* _EXERCISE SET_:
• A. Reproduce verbatim the portion of the Storage Spaces Direct text that opens with the words containing "Nested resiliency can" and closes with "workloads on two-node clusters.".
• B. Summarize the Storage Spaces Direct text in two sentences.

* _DOCUMENT TEXT_:
........

As illustrated in the following image, all Storage Spaces Direct volumes are accessible by all servers in the cluster at the same time. They’re created in the C:\ClusterStorage folder on all servers.

Diagram that shows volumes constituting a layer of abstraction on top of a storage pool accessible via Cluster Shared Volumes (C S V s).

When planning for Storage Spaces Direct volumes, you should consider:

  • Number of volumes per cluster

  • Volume size

  • Resiliency type

  • Partitioning type

  • File system

Note

The resiliency type heavily influences performance and capacity characteristics and is closely correlated with the first two considerations.

Choose the number of volumes

To optimize storage performance, the number of volumes per server should be a multiple of the number of servers per cluster. For example, if you have four servers, you will experience more consistent performance with four or eight volumes per server. Configured this way, the cluster can evenly distribute the volume ownership across all cluster nodes.

Note

The total number of volumes per an Azure Stack HCI cluster shouldn't exceed 64.

Choose the size of volumes

The size of a volume refers to its usable capacity, which is the amount of data it can store. Size is different than a volume's footprint, which is the total physical storage capacity it occupies in the storage pool. The footprint depends on the volume resiliency type. The combined footprints of all cluster volumes need to fit in the storage pool.

Note

The size of a volume on an Azure Stack HCI cluster shouldn't exceed 64 terabytes (TB).

Choose the resiliency type

Volume resiliency is the primary mechanism that helps protect data residing in the storage pool against hardware issues such as drive or server failures. It also enables continuous availability during server maintenance events such as software updates that require node reboots. The choice of the resiliency type is related to the number of cluster nodes.

Resiliency with two-node clusters

With two nodes in a cluster, you can use either two-way mirroring or nested resiliency. Two-way mirroring is supported on clusters with any number of nodes. Nested resiliency is available exclusively on two-node clusters.

Note

Nested resiliency can withstand two simultaneous hardware failures, including either two drives or a server and a drive on the remaining server. You should consider using it when running production workloads on two-node clusters.

Resiliency with three-node clusters

With three nodes in a cluster, you should use three-way mirroring if you want to maximize fault tolerance and performance. Volumes with three-way mirroring can withstand two (or potentially more) simultaneous hardware failures involving one node and a drive, or multiple drives on one of the remaining nodes. Similarly, such volumes can withstand multiple drive failures provided they don't include any of the drives on one of three cluster nodes.

Note

If two nodes fail at the same time, the storage pool loses its quorum and the volumes become inaccessible.

Resiliency with four or more cluster nodes

With four or more servers, you additionally have the option to implement volumes with dual parity or mirror-accelerated parity. Dual parity provides the same fault tolerance as three-way mirroring, but with better storage efficiency. The tradeoff is performance, because parity encoding is more compute-intensive, resulting in increased latency and CPU utilization.

Choose optimal resiliency for a workload

The following image illustrates the tradeoffs between the resiliency, capacity, and performance characteristics of Azure Stack HCI Storage Spaces Direct volumes. The challenge results from the fact that maximizing one of these storage characteristics typically has a negative impact on at least one of the other two. For example, increasing resiliency reduces usable capacity, although the resulting performance might vary depending on the resiliency type.

........

* _DATASET EXTRACT_:
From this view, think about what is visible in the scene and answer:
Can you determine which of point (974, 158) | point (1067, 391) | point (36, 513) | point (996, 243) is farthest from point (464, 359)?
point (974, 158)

........

* _THE RESPONSES_:
• A.
Nested resiliency can withstand two simultaneous hardware failures, including either two drives or a server and a drive on the remaining server. You should consider using it when running production workloads on two-node clusters.

• B. Storage Spaces Direct volumes are accessible by all servers in the cluster at the same time, and planning them involves the number of volumes per cluster, volume size, resiliency type, partitioning type, and file system. The choice of resiliency type is related to the number of cluster nodes: two-node clusters can use two-way mirroring or nested resiliency, three-node clusters should use three-way mirroring to maximize fault tolerance and performance, and clusters with four or more servers can also use dual parity or mirror-accelerated parity.